The rest of your comment simply shows that you did not understand the points I made here at all and that you decided to opt for either lazy, stupid or even sinister moral relativism. Did you really mean to say: "as long as there are neofascists in western Europe who throw stones at gay pride parades it is ok to shoot gays on open street in Istanbul"? or "as long as the catholic church campaigns -peacefully btw.- against gay marriage in Italy and Spain we should ignore muslim fundamentalist violence against gays in Bosnia and Turkey as well as laws threatening gays with death in most countries of the OIC?". If so it rather shows that you harbour double standards, not me.
Crime and violation againist LGBT rights, is a problem of humanity and therefore all countries. We must cooperate in this sense.

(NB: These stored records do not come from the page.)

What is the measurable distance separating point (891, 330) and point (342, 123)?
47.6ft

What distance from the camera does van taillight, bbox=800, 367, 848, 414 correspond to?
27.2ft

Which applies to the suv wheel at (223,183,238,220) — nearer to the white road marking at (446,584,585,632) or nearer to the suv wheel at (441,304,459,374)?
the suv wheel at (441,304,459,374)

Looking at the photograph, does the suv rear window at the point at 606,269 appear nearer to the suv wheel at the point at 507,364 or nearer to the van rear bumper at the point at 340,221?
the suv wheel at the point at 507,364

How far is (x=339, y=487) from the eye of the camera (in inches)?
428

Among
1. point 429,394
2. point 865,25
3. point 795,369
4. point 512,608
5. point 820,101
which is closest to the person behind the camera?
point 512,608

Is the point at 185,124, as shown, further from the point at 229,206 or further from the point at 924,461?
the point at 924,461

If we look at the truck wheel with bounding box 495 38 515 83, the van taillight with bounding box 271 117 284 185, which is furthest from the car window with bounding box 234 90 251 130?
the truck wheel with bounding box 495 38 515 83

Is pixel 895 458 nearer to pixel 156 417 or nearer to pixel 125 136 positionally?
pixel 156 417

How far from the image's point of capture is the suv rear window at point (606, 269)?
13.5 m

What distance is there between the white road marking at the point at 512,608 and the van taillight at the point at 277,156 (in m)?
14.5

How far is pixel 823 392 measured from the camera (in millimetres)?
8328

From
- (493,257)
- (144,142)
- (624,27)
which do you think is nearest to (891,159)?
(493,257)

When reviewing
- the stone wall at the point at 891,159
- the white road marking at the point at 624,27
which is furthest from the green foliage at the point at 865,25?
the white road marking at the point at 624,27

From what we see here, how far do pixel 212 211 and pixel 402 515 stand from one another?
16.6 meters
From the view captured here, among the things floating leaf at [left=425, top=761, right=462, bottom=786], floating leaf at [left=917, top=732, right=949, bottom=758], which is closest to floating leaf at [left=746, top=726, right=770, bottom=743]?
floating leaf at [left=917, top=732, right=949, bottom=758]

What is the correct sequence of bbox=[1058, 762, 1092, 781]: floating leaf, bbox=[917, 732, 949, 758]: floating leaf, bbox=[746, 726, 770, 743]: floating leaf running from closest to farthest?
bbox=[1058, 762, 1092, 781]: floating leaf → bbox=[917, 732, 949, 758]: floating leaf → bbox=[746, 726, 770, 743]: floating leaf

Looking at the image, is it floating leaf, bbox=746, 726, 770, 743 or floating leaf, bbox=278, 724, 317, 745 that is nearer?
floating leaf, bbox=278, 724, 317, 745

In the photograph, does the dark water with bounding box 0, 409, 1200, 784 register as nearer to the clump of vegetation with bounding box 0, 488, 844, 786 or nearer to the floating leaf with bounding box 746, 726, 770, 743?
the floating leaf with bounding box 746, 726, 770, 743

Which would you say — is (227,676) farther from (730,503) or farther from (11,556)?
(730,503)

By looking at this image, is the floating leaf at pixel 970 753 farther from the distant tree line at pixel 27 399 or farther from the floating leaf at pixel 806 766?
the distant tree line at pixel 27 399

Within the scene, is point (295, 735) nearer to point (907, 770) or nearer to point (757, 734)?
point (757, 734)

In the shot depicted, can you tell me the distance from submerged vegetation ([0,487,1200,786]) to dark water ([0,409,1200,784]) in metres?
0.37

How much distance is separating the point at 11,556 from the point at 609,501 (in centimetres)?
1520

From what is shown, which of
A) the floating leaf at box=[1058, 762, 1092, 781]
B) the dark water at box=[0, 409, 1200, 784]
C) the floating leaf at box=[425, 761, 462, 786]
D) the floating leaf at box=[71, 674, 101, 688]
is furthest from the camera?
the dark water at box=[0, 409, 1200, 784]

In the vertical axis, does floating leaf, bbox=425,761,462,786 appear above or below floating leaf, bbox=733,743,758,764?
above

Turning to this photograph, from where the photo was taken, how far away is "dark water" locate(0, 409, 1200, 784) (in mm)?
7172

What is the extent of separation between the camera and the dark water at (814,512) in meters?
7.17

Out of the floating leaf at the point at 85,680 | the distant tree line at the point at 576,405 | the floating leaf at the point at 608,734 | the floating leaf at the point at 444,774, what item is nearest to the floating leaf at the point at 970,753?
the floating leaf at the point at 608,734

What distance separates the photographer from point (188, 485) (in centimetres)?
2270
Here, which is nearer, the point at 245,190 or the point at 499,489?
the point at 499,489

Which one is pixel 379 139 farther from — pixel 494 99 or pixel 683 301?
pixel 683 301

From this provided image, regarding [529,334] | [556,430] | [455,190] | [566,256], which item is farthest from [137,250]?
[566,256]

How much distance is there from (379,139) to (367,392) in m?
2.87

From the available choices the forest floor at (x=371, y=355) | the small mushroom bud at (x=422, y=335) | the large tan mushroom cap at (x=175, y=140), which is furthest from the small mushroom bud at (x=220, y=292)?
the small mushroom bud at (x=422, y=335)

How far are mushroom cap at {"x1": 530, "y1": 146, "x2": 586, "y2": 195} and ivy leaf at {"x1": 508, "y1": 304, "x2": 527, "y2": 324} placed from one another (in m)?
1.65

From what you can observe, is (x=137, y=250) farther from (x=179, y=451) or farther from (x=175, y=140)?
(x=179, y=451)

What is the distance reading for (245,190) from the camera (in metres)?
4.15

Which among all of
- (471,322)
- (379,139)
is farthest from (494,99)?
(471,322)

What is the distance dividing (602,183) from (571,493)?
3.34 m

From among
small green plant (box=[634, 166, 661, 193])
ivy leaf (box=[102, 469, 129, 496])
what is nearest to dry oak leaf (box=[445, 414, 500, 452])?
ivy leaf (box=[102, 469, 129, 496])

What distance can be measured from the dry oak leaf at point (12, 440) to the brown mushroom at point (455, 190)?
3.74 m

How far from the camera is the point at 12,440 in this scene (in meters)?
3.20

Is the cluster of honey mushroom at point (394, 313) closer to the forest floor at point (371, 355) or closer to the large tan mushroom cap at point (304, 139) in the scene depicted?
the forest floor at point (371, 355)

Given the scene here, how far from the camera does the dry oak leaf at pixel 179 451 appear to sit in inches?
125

Indeed, this is so true it is meaningless. (a truism or "tautology") What counts is that some countries are better than others in protecting civil liberties and the reasons for this (Why don't you compare the cited amnesty international reports of Britain and Germany with the one of Turkey?). Those more "citizen-friendly" states are usually the ones where civil society and enlightenment values are stronger after a long and successful struggle with dictatorial, reactionary and totalitarian forces: national-socialists, fascists, religious fanatics and militarists to name a few.
This fight made the "modern&western" world modern indeed, to belittle this and to insinuate that we should ignore the unequal "availability" of Human Rights around the globe (and in Europe) and its cultural and societal causes for the sake of alleged "cooperation" (how and in what can we cooperate ignoring the problems?) as you did means to capitulate before the enemy (I repeat: nationalists, fascists, religious fanatics etc.) by burying our head in the sand. This is as far as I know fortunately not the stand taken by most of the activists in the field whose work you quoted in a rather confused attempt of hiding the argument in a forest of links.